The Bakersfield Californian
June 26, 2014
As with many things in life, distributing funds from an employer’s 401(k) plan may be easier said than done.
Consider my client, who I will call Sam, who retired in 2004, but left his money in his former employer’s 401(k) plan. Sam had other funds invested in separate accounts with a financial adviser.
Sam was approaching the age at which the IRS would require that he take “mandatory” withdrawals from his tax-deferred accounts. For ease in managing these withdrawals and to develop a unified investment strategy, Sam decided to “roll over” the money from his former employer’s 401(k) plan into a tax-deferred IRA in his other accounts. Sam came to me for assistance.
The former employer’s 401(k) plan featured an easy-to-use website, with printable forms for most tasks — reallocating investments, changing beneficiaries, obtaining loans, etc. But Sam could not find a form for rolling over assets from the 401(k) plan to another plan. Neither could I find an appropriate form when I checked the website.
A call to the plan administrator’s office revealed that such a form could only be obtained with a written request sent via U.S. Postal Service. The form then would be provided via U.S. Postal Service. After it was completed, the form would have to be returned to the plan administrator via U.S. Postal Service. Roughly adding up the U.S. Postal Service time and processing, Sam figured it would take more than a month just to request the rollover. The plan administrator is not compelled by law to timely process a request for funds and it would be several more weeks before Sam’s money would be available for reinvestment.
Sam persevered, mailing his request and waiting weeks for the form to arrive. Meanwhile, Sam received calls from his 401(k) plan administrator pleading for him to leave his money in the plan, or to roll it into an IRA account administered by the plan. Now steaming over the obvious stalling tactic, Sam refused the overtures.
What Sam and I once thought was a straightforward, easy rollover process turned out to be unnecessarily complicated and time-consuming. These are the same findings of a 2013 Government Accountability Office study that recommended the IRS and Labor Department develop uniform standards and require plan administrators to act in the best interest of participants.
Researchers with the GAO found plan administrators frequently made rollover recommendations that benefited plans — through the collection of commissions and fees — rather than enhancing the investments of participants.

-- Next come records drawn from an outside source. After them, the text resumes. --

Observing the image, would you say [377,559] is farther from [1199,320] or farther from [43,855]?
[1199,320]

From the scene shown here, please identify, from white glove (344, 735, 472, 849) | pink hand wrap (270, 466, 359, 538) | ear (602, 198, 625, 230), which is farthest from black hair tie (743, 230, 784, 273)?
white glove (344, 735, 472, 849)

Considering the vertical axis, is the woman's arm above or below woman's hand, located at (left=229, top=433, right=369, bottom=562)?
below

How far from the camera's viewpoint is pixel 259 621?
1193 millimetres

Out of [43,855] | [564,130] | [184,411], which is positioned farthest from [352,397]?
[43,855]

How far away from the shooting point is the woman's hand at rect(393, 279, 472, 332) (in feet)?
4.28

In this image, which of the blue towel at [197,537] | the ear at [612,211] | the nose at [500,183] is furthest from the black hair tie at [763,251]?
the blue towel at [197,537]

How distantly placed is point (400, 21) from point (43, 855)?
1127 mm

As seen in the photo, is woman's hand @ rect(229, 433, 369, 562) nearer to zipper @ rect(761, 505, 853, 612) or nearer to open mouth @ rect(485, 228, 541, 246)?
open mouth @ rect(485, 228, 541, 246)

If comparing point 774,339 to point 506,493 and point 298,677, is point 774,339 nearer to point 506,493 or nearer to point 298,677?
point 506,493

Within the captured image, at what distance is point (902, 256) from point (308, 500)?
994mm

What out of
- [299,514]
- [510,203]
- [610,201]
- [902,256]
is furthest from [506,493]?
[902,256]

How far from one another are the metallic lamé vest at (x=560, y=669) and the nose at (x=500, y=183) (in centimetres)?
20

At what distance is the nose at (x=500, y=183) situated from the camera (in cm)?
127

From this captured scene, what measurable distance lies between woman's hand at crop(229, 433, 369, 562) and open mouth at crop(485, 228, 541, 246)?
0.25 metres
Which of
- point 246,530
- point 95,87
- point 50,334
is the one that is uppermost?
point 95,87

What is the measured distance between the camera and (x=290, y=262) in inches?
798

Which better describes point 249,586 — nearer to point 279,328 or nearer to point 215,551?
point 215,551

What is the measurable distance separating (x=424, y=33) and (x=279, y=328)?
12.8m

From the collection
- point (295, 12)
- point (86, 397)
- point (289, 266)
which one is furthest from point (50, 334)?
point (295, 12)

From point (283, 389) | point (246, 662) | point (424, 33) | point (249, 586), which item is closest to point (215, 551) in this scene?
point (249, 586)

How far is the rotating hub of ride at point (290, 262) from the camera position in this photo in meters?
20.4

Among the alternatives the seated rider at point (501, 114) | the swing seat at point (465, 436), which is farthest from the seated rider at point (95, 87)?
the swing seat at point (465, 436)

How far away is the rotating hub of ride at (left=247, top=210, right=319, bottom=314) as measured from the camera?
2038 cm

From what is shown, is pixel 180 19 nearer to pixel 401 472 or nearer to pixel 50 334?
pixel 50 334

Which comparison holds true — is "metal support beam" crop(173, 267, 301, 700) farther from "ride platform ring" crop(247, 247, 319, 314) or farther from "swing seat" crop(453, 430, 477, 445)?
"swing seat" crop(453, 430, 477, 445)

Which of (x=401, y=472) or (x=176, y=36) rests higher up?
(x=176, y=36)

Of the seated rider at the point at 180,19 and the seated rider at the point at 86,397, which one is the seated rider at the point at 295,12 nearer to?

When an employee retires or takes a job with a new company, he or she has basically four options when it comes to tax-deferred 401(k) savings:
- If permitted, they can leave the money in the former employer’s plan.
- Roll over the assets to the new employer’s plan, if one is available and if rollovers are allowed.
- Roll over the assets into an IRA.
- Cash out the account value.
Cashing out should be a “last resort option.” It likely will carry tax consequences and result in a greatly reduced return.
Each option must be evaluated based on the individual circumstances of a plan participant. There is no “one size fits all” answer. For some, allowing funds to remain in the former employer’s plan or rolling them over to the new employer’s plan may be the right strategy. Others may benefit from having a wider choice of investments and having more flexibility when money is placed in a privately managed IRA.